Amara Ouattara

Personal information
- Full name: Amara Ahmed Ouattara
- Date of birth: 21 October 1983
- Place of birth: Bobo-Dioulasso, Upper Volta
- Height: 1.84 m (6 ft 0 in)
- Position: Attacking midfielder

Senior career*
- Years: Team / Apps / (Gls)
- 2003–2003: Rail Club Kadiogo
- 2003–2004: ASEC Mimosas
- 2004–2007: AS Cherbourg / 24 / (1)
- 2007–2008: US Raon-l'Étape / 13 / (0)
- 2008–2010: ÉDS Montluçon / 21 / (0)
- 2010–2013: AS Cherbourg / 21 / (0)

International career
- 1995–2002: Burkina Faso / 22 / (1)

= Amara Ahmed Ouattara =

Burkinabé footballer

Amara Ahmed Ouattara (born 21 October 1983) is a Burkinabé former professional footballer who played as an attacking midfielder.

==Club career==
Outtara was born in Bobo-Dioulasso, Upper Volta.
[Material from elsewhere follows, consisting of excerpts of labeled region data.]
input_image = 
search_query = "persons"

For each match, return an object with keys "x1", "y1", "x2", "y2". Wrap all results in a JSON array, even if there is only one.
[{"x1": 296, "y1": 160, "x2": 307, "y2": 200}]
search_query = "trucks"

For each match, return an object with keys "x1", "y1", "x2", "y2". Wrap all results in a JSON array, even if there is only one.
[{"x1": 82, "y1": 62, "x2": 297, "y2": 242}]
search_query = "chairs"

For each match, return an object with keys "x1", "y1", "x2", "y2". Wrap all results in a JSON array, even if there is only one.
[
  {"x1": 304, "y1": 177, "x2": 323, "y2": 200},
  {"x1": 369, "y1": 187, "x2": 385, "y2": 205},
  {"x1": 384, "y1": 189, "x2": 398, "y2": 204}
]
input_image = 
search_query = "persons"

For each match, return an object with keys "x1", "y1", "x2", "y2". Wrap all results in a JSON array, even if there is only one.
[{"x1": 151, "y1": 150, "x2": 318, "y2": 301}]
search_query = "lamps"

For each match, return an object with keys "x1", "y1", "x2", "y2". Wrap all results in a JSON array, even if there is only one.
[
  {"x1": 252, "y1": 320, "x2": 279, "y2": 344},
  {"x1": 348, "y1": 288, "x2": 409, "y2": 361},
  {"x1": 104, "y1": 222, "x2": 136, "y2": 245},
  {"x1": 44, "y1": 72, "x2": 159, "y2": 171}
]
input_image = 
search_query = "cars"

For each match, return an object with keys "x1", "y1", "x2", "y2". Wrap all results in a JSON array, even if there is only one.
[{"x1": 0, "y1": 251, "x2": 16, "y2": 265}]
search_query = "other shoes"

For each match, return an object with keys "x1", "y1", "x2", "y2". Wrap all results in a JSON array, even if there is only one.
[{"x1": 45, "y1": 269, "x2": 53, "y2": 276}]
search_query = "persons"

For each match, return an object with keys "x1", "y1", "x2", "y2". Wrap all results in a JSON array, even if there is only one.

After starting professionally in his country with Rail Club du Kadiogo in 2003, Ouattara moved the following year to the Ivory Coast, signing with ASEC Mimosas.

Ouattara then spent the following years in France, always in the lower leagues (Championnat National); he started with AS Cherbourg Football (24 matches and one goal in two half seasons), then US Raon-l'Étape (13 matches in 2007–08) and ÉDS Montluçon.

==International career==
Ouattara gained his first cap for Burkina Faso in 2003, and was a member of the national team at the 2004 African Nations Cup, as it finished bottom of its group in the first round, thus failing to secure qualification for the quarter-finals.

He also represented the nation at the 2003 FIFA World Youth Championship, as it finished atop in group stage, before bowing out in the round of 16.